Page extract:
-- Opening Marker --
If anything then, a catch tended to be
humorous or bawdy, a canon moral and sober, while a round might
have a folk or traditional origin. This, at least, is the
implication of general usage. The catch often had a non-musical
point, either punning, programmatic or otherwise descriptive,
while the round and canon were of musical interest only.
Similarly, there seems to be no technical
distinction implicit in the terms glee, ballad and ayre, all of
which are applied to freely composed partsongs in from two to
four voices. But again one detects a difference in character.
Most glees (so called) are light-hearted and 'gleeful', ayres
are usually more serious and ballads have a traditional 'folk'
flavour.
As noted above, the spate of catch books
began in 1651 with
A Musicall Banquet,
and continued through several editions of Hilton's
Catch that Catch Can.
-- Closing Marker --
Activities:
A) Answer these questions from the passage on catches, rounds and partsongs.
(i) What kind of origin might a round have?
(ii) How many voices are glees, ballads and ayres composed for?
(iii) In what year did the spate of catch books begin, and with which book?
B) Reproduce word for word the stretch of the passage on catches, rounds and partsongs from "If anything then, a" through "musical interest only.".

Given records:
-- Opening Marker --
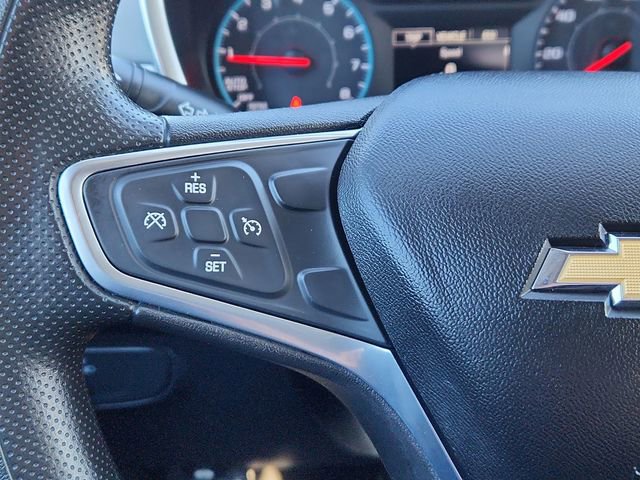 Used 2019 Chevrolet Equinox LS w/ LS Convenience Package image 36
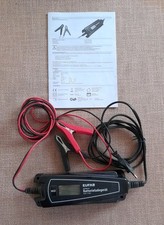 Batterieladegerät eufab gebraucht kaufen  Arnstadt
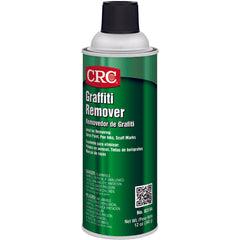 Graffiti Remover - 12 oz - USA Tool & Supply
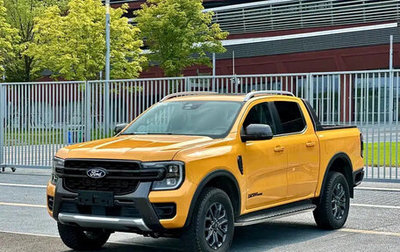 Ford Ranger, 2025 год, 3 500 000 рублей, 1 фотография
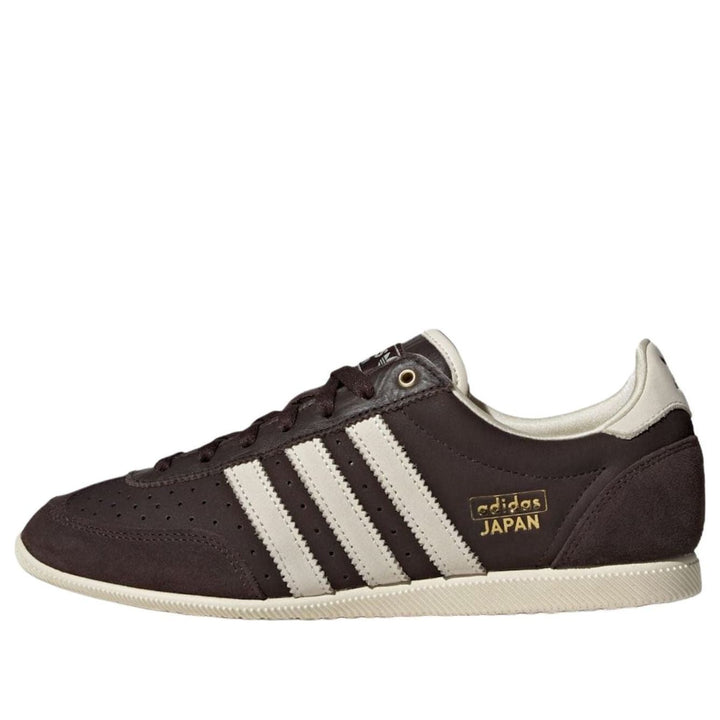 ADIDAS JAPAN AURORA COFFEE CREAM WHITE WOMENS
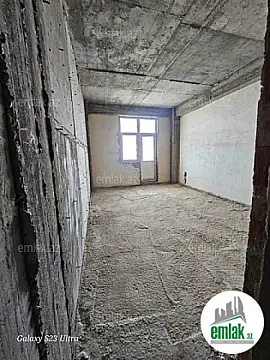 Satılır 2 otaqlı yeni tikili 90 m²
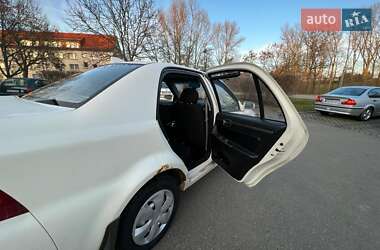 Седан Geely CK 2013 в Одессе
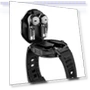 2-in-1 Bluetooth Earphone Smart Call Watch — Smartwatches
-- Closing Marker --
-- Opening Marker --
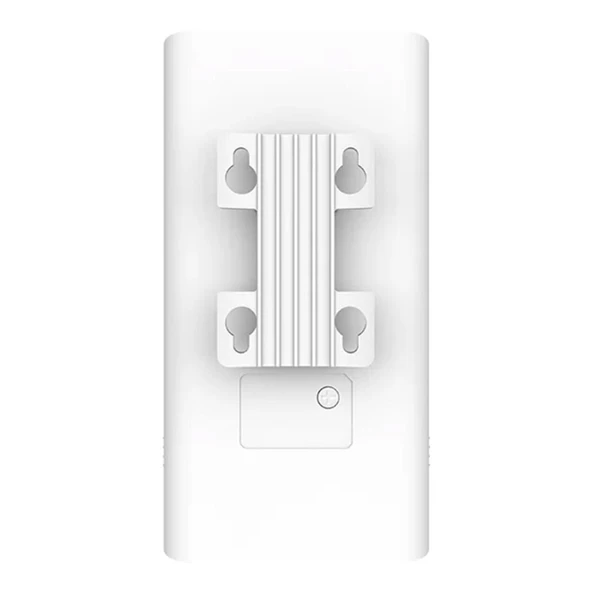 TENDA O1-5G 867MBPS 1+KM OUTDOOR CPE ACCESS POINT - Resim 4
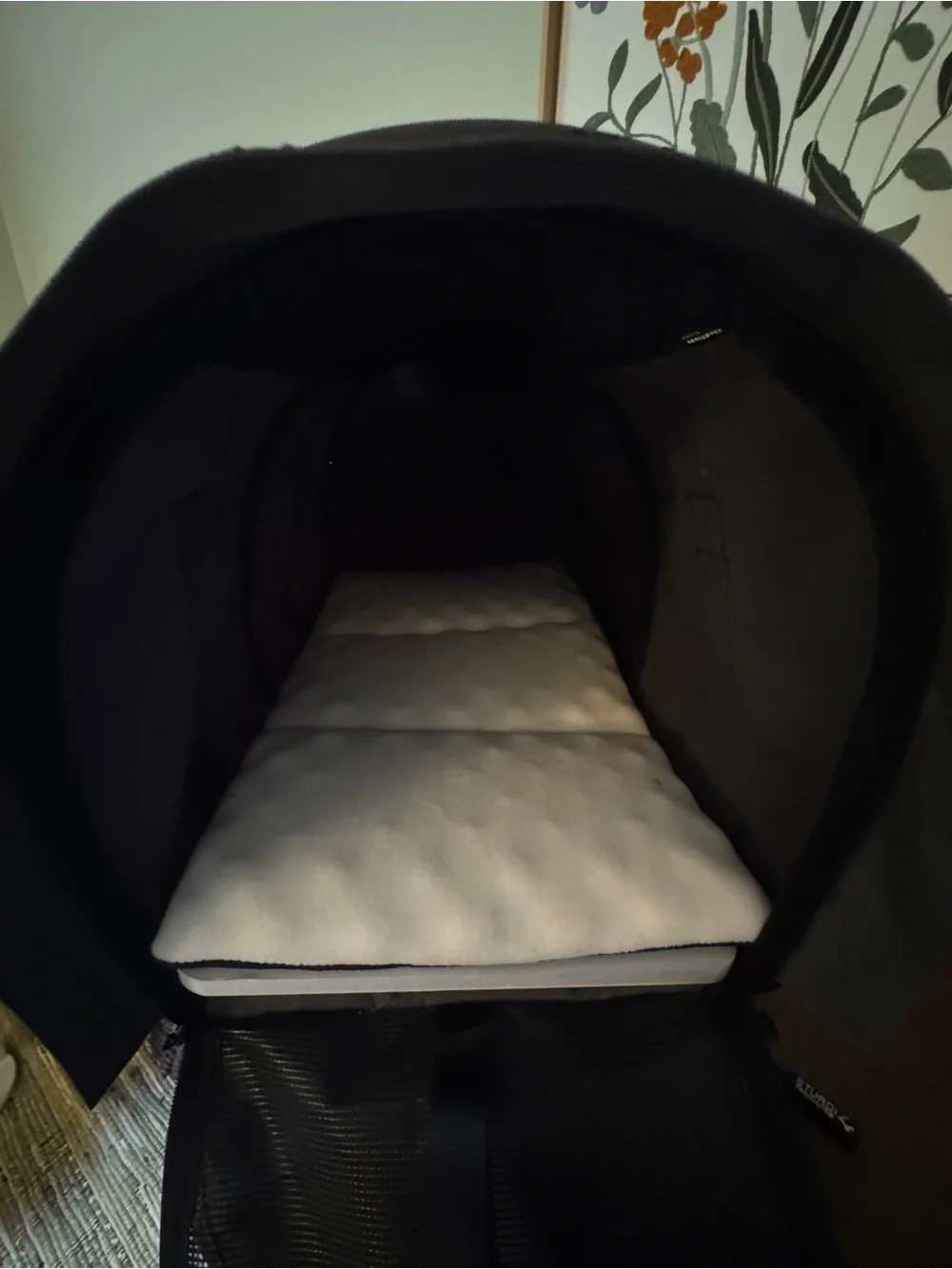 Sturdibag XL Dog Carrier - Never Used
-- Closing Marker --
Answers for the exercise:
A)
(i) A folk or traditional origin.
(ii) From two to four voices.
(iii) 1651, with *A Musicall Banquet*.

B)
If anything then, a catch tended to be
humorous or bawdy, a canon moral and sober, while a round might
have a folk or traditional origin. This, at least, is the
implication of general usage. The catch often had a non-musical
point, either punning, programmatic or otherwise descriptive,
while the round and canon were of musical interest only.